## TEXT EXCERPT:
------------------------------------------------

National, News

UNMISS trains health promoters for HIV/AIDS fight

By Yang Ater Yang


United Nation Mission in South Sudan (UNMISS) Infectious Disease and Public Health Unit in Rumbek conducted a 10-day training for 26 health promoters from various institutions across Lakes State.

The program aimed to build capacity in HIV/AIDS prevention and awareness among host communities.

Atet Manela, a student who participated in the training, highlighted the importance of knowledge sharing saying the training has been very helpful.

“We learned how to care for people with HIV, prevent transmission, and protect ourselves from HIV and other sexually transmitted infections (STIs).” She emphasized the need to address stigma.

“We will go back to our communities and share this knowledge to combat the discrimination faced by people living with HIV. We want to encourage people to live together peacefully and provide care without discrimination” said Atet

Priscilla Arop Malieny, the Chairperson of the HIV/AIDS Commission in Lakes State, emphasized key takeaways from the training. “Participants learned prevention strategies, how to protect others, and how to address stigma.”

She urged the community to prioritize prevention and treatment urging pregnant women to attend antenatal care to prevent mother-to-child transmission.

“Those who test positive should take their ARVs to live long and healthy lives” she stressed.

Arop also called for wider outreach through media like radio would allow messages to reach more people, especially those in remote areas.

Stephen Odera, UNMISS Focal Point in Rumbek, explained the training’s focus.

“This annual training equips participants to become change agents in their communities.” He highlighted the selection process: “We prioritized female representation, recognizing the gap in women’s participation.”

Odera further elaborated on the training content saying they covered HIV basics, including; transmission modes, prevention strategies, and the global picture of HIV compared to South Sudan.

“We also equipped participants with teaching methods and provided them with handouts, film shows, and awareness creation tools” he stated.

He emphasized the importance of cultural sensitivity.

------------------------------------------------

## INFORMATION:
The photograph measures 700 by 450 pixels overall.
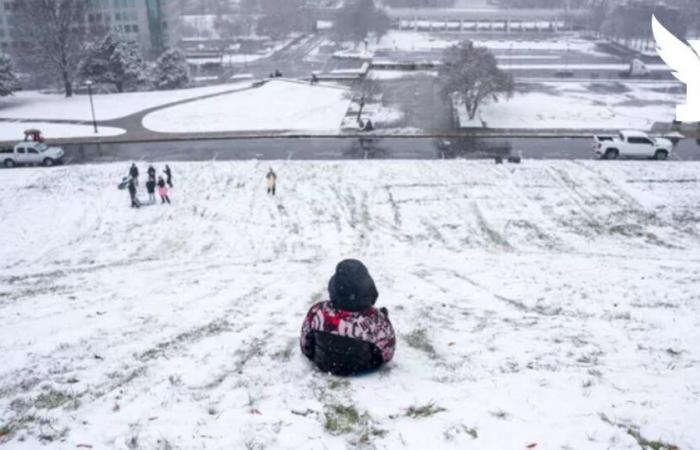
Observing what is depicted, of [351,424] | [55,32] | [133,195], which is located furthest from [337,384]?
[55,32]

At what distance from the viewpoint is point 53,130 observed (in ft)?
132

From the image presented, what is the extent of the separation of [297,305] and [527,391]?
6036 millimetres

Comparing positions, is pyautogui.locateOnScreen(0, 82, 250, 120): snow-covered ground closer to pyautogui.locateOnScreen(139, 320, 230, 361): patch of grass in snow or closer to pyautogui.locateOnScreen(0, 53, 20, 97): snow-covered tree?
pyautogui.locateOnScreen(0, 53, 20, 97): snow-covered tree

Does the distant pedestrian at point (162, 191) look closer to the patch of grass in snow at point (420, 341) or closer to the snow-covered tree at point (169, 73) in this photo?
the patch of grass in snow at point (420, 341)

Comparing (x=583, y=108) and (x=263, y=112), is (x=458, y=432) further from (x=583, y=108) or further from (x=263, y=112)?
(x=583, y=108)

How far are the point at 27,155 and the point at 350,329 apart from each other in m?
29.0

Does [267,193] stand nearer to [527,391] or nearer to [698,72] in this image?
[527,391]

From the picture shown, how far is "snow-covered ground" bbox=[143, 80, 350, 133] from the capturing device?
3972 cm

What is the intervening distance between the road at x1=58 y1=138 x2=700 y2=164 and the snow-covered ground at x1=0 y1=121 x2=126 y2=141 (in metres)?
3.07

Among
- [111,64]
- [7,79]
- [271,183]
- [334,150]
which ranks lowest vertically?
[334,150]

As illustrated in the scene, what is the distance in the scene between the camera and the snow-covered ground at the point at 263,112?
39.7 meters

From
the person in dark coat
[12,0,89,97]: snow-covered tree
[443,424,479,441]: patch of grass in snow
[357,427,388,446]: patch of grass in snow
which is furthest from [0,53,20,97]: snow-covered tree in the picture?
[443,424,479,441]: patch of grass in snow

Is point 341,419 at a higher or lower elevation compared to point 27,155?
higher

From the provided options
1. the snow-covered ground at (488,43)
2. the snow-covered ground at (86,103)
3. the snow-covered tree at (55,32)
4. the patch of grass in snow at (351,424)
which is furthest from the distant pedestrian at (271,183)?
the snow-covered ground at (488,43)
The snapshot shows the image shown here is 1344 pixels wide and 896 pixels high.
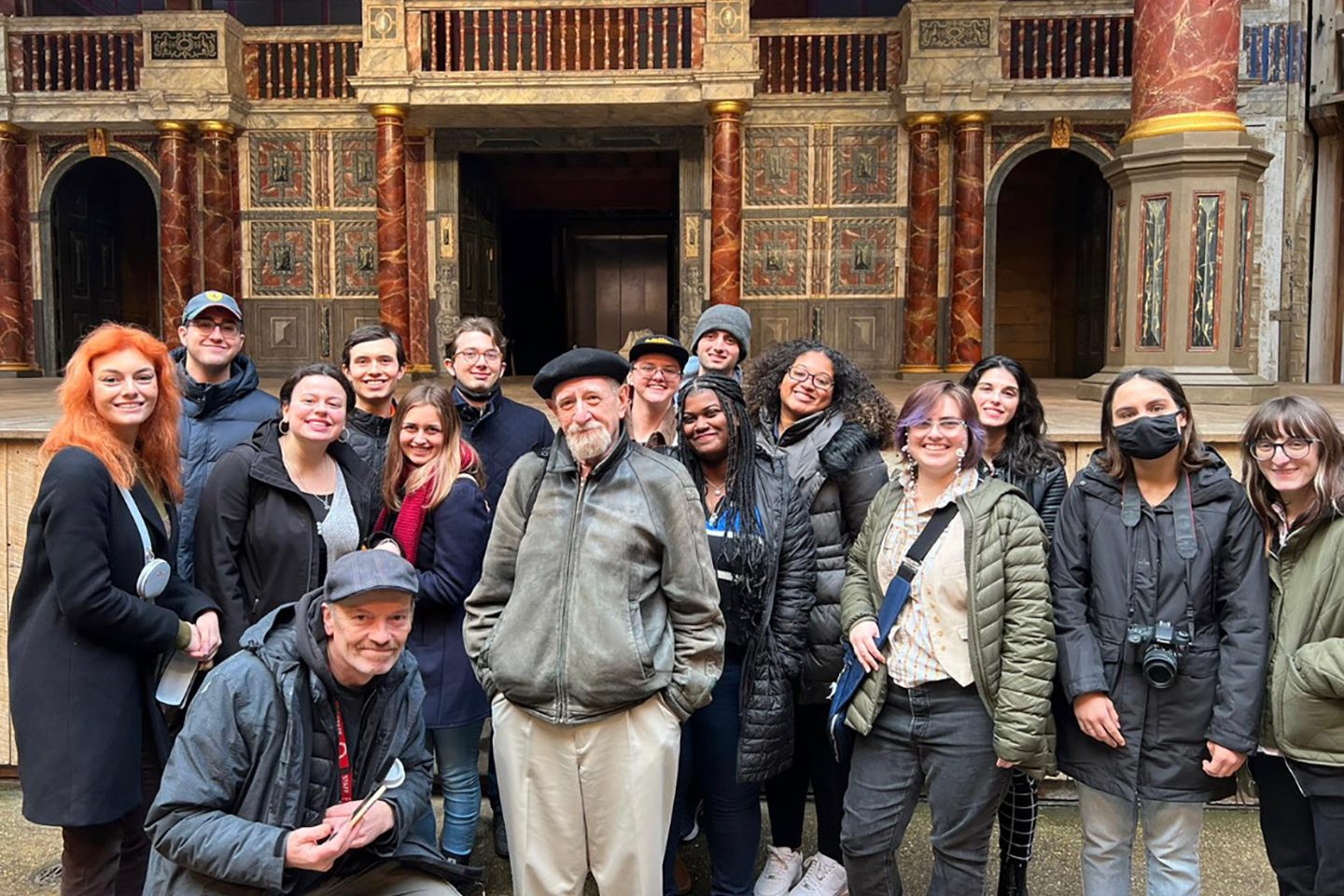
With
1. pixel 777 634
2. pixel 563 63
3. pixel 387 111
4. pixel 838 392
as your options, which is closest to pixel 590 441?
pixel 777 634

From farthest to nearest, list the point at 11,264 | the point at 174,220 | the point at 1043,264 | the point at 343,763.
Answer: the point at 1043,264 < the point at 11,264 < the point at 174,220 < the point at 343,763

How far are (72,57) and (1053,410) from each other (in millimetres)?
12569

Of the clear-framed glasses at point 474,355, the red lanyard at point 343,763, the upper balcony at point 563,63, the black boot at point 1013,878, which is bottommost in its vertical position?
the black boot at point 1013,878

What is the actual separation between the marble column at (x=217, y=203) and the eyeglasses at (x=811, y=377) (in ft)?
36.6

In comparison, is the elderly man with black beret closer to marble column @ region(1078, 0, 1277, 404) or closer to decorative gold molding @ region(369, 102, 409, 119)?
marble column @ region(1078, 0, 1277, 404)

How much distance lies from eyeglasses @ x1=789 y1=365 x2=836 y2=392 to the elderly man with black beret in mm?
734

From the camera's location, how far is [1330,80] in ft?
39.1

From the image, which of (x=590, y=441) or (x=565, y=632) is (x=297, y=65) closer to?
(x=590, y=441)

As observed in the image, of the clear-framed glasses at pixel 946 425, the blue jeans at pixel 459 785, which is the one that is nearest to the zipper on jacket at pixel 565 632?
the blue jeans at pixel 459 785

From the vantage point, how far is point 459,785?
11.1 feet

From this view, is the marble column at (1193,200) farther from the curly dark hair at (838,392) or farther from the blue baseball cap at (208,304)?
the blue baseball cap at (208,304)

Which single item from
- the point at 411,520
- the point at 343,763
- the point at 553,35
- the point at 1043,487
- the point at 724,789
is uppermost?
the point at 553,35

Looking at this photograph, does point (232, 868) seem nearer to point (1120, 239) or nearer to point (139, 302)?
point (1120, 239)

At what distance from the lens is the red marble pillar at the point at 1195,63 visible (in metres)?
6.48
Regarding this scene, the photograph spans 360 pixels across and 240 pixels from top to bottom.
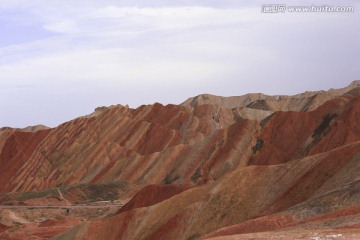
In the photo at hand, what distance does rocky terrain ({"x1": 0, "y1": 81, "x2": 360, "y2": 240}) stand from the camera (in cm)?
4098

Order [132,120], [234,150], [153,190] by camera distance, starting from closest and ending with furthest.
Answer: [153,190] → [234,150] → [132,120]

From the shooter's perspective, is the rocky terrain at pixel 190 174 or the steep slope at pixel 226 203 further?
the steep slope at pixel 226 203

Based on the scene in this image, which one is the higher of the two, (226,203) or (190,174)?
(226,203)

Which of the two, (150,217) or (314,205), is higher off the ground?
(314,205)

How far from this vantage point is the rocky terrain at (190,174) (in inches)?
1614

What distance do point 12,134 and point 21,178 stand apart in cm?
1938

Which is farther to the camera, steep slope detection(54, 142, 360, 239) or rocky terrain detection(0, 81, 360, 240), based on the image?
steep slope detection(54, 142, 360, 239)

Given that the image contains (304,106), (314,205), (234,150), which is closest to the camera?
(314,205)

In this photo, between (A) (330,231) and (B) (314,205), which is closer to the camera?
(A) (330,231)

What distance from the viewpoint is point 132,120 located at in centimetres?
13375

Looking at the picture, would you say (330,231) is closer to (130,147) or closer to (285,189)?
(285,189)

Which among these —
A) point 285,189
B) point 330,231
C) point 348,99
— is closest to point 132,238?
point 285,189

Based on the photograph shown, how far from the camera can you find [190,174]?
3922 inches

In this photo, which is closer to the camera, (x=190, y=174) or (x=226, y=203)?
(x=226, y=203)
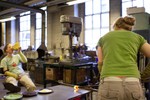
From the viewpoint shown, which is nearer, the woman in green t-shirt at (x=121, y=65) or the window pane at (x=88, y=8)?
the woman in green t-shirt at (x=121, y=65)

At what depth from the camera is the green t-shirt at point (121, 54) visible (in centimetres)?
153

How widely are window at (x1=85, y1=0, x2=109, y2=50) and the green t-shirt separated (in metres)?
5.00

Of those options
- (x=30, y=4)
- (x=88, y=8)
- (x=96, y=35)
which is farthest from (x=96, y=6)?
(x=30, y=4)

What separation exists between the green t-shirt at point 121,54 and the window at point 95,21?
5.00 metres

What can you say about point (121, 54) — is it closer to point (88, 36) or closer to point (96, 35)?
point (96, 35)

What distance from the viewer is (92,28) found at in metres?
6.97

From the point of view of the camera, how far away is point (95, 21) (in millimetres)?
6934

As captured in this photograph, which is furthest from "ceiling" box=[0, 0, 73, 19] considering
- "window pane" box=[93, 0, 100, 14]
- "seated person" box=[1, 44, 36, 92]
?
"seated person" box=[1, 44, 36, 92]

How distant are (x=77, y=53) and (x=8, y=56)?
148cm

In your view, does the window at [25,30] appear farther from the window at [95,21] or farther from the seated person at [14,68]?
the seated person at [14,68]

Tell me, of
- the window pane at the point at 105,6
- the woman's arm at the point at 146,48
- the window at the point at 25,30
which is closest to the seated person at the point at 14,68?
the woman's arm at the point at 146,48

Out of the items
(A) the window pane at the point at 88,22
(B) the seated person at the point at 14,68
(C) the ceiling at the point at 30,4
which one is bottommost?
(B) the seated person at the point at 14,68

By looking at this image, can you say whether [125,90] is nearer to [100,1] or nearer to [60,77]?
[60,77]

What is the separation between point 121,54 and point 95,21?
18.1 feet
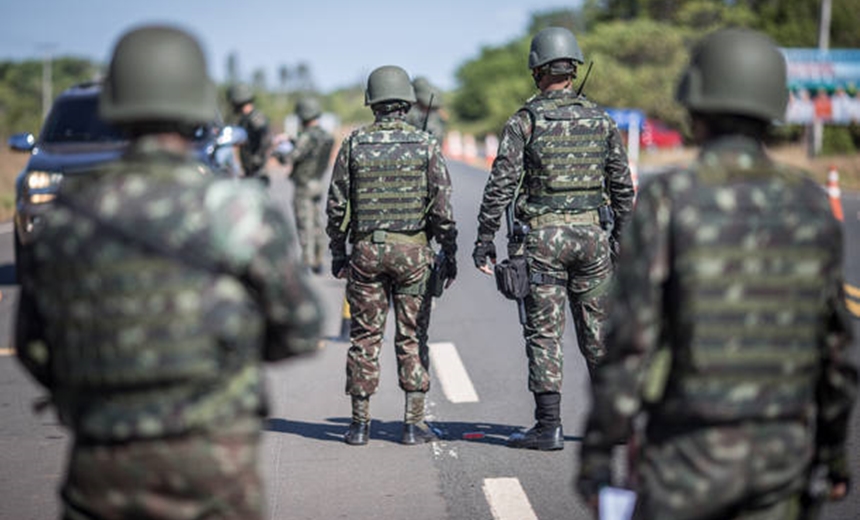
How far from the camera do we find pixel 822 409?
3162 mm

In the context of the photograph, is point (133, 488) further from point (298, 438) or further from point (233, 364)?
point (298, 438)

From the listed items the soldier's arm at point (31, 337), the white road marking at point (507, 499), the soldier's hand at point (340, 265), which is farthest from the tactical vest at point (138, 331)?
the soldier's hand at point (340, 265)

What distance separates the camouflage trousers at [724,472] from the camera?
2.94m

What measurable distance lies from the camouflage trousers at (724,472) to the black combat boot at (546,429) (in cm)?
363

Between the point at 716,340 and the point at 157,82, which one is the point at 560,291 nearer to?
the point at 716,340

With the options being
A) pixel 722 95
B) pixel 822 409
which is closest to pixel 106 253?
pixel 722 95

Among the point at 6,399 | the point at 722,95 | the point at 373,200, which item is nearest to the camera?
the point at 722,95

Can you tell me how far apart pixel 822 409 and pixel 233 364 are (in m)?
1.48

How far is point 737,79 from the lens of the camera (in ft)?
10.2

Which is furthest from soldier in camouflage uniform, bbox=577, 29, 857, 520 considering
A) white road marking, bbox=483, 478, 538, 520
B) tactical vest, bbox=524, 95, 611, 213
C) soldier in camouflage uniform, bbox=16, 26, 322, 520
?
tactical vest, bbox=524, 95, 611, 213

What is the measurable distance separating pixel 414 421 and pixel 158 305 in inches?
167

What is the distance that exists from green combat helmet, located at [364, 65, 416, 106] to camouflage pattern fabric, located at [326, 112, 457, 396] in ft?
0.40

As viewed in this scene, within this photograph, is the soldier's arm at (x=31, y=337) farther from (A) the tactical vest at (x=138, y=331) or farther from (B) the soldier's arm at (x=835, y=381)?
(B) the soldier's arm at (x=835, y=381)

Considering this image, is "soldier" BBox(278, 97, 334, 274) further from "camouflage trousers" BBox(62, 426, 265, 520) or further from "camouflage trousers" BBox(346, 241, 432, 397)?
"camouflage trousers" BBox(62, 426, 265, 520)
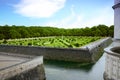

------------------------------------------------

## EXERCISE REQUIREMENTS:
1 - In the article on the UNMISS HIV/AIDS training, how many health promoters took part?
2 - Print the part of the article on the UNMISS HIV/AIDS training starting at "UNMISS trains health" and ending at "across Lakes State.".
3 - List every person named in the article on the UNMISS HIV/AIDS training.
The records have nothing to do with the work here.

## EXPECTED OUTPUTS:
1 - 26 health promoters

2 -
UNMISS trains health promoters for HIV/AIDS fight

By Yang Ater Yang


United Nation Mission in South Sudan (UNMISS) Infectious Disease and Public Health Unit in Rumbek conducted a 10-day training for 26 health promoters from various institutions across Lakes State.

3 -
- Yang Ater Yang
- Atet Manela
- Priscilla Arop Malieny
- Stephen Odera